| COSA FARE |
**1.** Per favore, sostituisci "inverno" con "gennaio" nel passo dell'articolo sulla guerra in Ucraina che va da "Senza elettricità non" a "Putin vuole ottenere.", e riporta il passo così modificato.
**2.** Riprendi l'articolo sulla guerra in Ucraina e proseguilo a partire dall'ultima frase riportata.

| ESTRATTO DELLA FONTE |

═══

In Ucraina Vladimir Putin, incapace di vincere la guerra sul campo, ricorre al terrorismo, bombardando le centrali elettriche allo scopo di far morire assiderata la popolazione. E nel Parlamento europeo l’intera delegazione del Movimento Cinque stelle si astiene sulla risoluzione che condanna la Russia come paese sponsor del terrorismo, perché il testo non contiene la parola «pace». Per lo stesso motivo, mentre gli uomini del regime putiniano dichiarano pubblicamente che intendono «rispedire l’Ucraina nel diciottesimo secolo», hanno votato contro quella risoluzione anche tre europarlamentari eletti con il Pd: Pietro Bartolo, Andrea Cozzolino, Massimiliano Smeriglio (in compagnia dell’ex leghista Francesca Donato).
In Ucraina Putin prepara un nuovo Holodomor, lo sterminio per fame di un numero compreso fra i tre e i cinque milioni di persone da parte del regime staliniano, a novant’anni esatti da quella immane tragedia, ma questa volta, principalmente, attraverso il freddo. E la prospettiva non sembra influenzare in alcun modo il dibattito in Italia.
Senza elettricità non possono funzionare gli ospedali, senza luce e senza corrente elettrica è impossibile la vita civile, ma soprattutto, considerato il clima di quelle regioni, in inverno, non è possibile la vita tout court. Milioni di persone rischiano la morte per assideramento, e tutto questo non è un effetto collaterale, non è la conseguenza involontaria di un attacco mirato ad altri obiettivi, è esattamente quello che Putin vuole ottenere.
Eppure in Italia nemmeno una simile prospettiva, che naturalmente tutti speriamo fino all’ultimo sia scongiurata, basta a cambiare di una virgola il grottesco dibattito che vede sulla difensiva, paradossalmente, quanti chiedono di fare tutto il possibile per aiutare l’Ucraina. Sono loro che ormai sembrano quasi doversi giustificare, come se il prolungarsi del conflitto fosse colpa della resistenza, e dunque un po’ anche di noi occidentali che la sosteniamo. Resta indimenticabile il titolo del Riformista, giusto all’indomani dell’invasione: «Il dovere della resa». Ma sebbene non tutti abbiano avuto il coraggio di dichiararlo in modo così esplicito, è evidente come una simile convinzione sia ormai diffusissima, tanto tra politici quanto tra giornalisti e opinionisti (nei talk show si direbbe almeno all’80 per cento).
Si sa che qualunque paragone con la Seconda guerra mondiale e la Germania nazista suscita automaticamente, nel migliore dei casi, l’accusa di reductio ad Hitlerum. In parole più povere: l’accusa di voler squalificare l’interlocutore equiparandolo a Hitler. In questo caso però è stato Giuseppe Conte, nella sua intervista di ieri alla Stampa, a istituire il parallelo. Rispondendo all’obiezione secondo cui il problema delle trattative di pace è che con Putin non si può trattare, il leader del Movimento 5 stelle ha infatti dichiarato: «È un’idea debole e contraddittoria. Se avessimo ragionato così nella storia dell’uomo ci sarebbero state solo guerre e mai pace. E tremo pensando che la Seconda guerra mondiale, il conflitto più violento dei nostri tempi, non si è chiusa con un tavolo di trattative ma con due bombe atomiche».

═══

| DATI FORNITI |
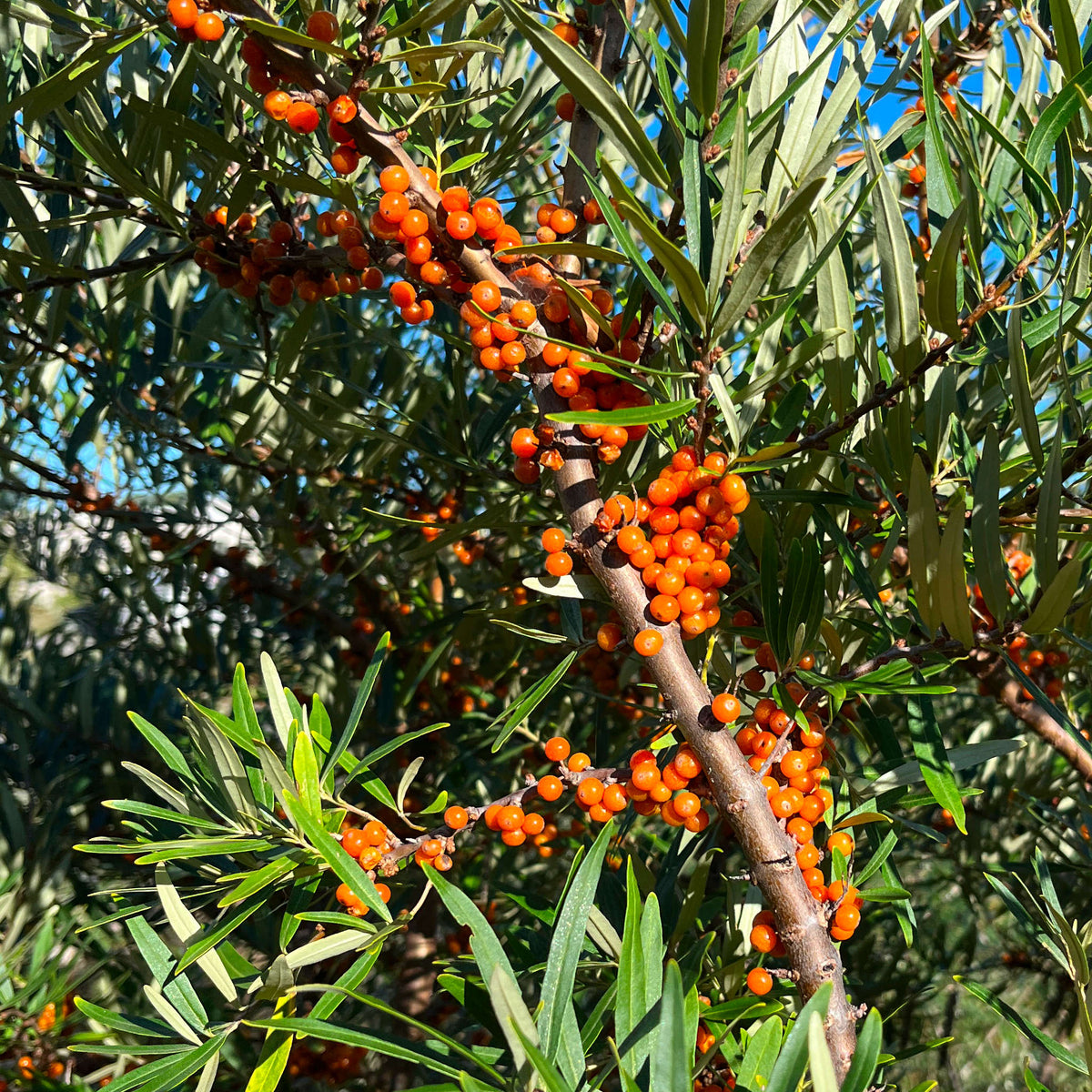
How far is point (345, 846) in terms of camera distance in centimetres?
55

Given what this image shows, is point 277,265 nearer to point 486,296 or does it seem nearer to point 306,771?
point 486,296

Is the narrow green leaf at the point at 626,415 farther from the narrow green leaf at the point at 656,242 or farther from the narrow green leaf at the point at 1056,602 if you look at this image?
the narrow green leaf at the point at 1056,602

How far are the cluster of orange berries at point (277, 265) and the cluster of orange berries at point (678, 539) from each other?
259 millimetres

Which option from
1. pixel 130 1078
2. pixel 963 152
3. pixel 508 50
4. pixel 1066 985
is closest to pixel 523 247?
pixel 963 152

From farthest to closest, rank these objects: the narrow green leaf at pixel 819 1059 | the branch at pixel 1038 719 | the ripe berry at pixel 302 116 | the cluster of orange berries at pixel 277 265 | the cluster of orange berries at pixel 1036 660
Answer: the cluster of orange berries at pixel 1036 660
the branch at pixel 1038 719
the cluster of orange berries at pixel 277 265
the ripe berry at pixel 302 116
the narrow green leaf at pixel 819 1059

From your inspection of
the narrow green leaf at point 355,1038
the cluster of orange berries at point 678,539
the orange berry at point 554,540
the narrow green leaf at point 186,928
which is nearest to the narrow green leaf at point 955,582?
the cluster of orange berries at point 678,539

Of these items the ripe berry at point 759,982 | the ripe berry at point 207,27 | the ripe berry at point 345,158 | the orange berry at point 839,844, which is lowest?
the ripe berry at point 759,982

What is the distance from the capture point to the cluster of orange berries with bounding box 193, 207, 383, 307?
65cm

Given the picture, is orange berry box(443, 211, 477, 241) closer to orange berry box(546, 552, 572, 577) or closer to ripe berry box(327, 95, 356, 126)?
ripe berry box(327, 95, 356, 126)

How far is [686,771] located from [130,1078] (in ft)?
1.07

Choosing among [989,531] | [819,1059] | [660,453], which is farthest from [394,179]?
[819,1059]

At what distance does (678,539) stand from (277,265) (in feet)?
1.16

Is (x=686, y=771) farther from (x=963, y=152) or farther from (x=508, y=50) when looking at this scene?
(x=508, y=50)

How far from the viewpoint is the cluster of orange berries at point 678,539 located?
517mm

═══

| LE RISPOSTE |
**1.**
Senza elettricità non possono funzionare gli ospedali, senza luce e senza corrente elettrica è impossibile la vita civile, ma soprattutto, considerato il clima di quelle regioni, in gennaio, non è possibile la vita tout court. Milioni di persone rischiano la morte per assideramento, e tutto questo non è un effetto collaterale, non è la conseguenza involontaria di un attacco mirato ad altri obiettivi, è esattamente quello che Putin vuole ottenere.

**2.**
Dunque, par di capire, per Conte lo scandalo non fu la pace di Monaco, ammesso e non concesso che ne abbia mai sentito parlare, che sappia cioè che un tentativo diplomatico ci fu eccome, e si concluse con un trattato vergognoso, solennemente firmato il 30 settembre 1938. E tutti, forse anche lui, sappiamo cosa successe l’anno dopo, nel 1939.
Se Conte e i molti che la pensano allo stesso modo fossero conseguenti, da domani dovrebbero andare nelle scuole, nei convegni, alle manifestazioni in cui si ricorda l’orrore dell’Olocausto a domandare non già come fu possibile che il mondo si voltasse dall’altra parte mentre milioni di ebrei finivano ad Auschwitz e negli altri campi di sterminio, ma perché non insistette nella ricerca del dialogo. Ovviamente continueranno a fare l’esatto contrario.
In un paese in cui ogni 25 aprile non c’è titolare di account Facebook che non vanti almeno sei nonni partigiani, si può scommettere che tra dieci o vent’anni, quando a scuola si studieranno le atrocità di questa guerra, i nipotini dei politici, dei giornalisti e degli opinionisti di oggi ne ricorderanno con orgoglio le eroiche battaglie e le coraggiose denunce. Li inviteranno a parlare in assemblea, e quelli certo non si faranno pregare. Sembra già di sentirli, mentre parlano del dovere della memoria e tuonano contro l’indifferenza del mondo, contro chi preferì voltarsi dall’altra parte e far finta di non vedere cosa stava accadendo in Ucraina. Ma chissà che in quelle assemblee non trovino almeno uno studente meglio informato, che possa rinfrescare i loro ricordi.
Nel frattempo, passate parola.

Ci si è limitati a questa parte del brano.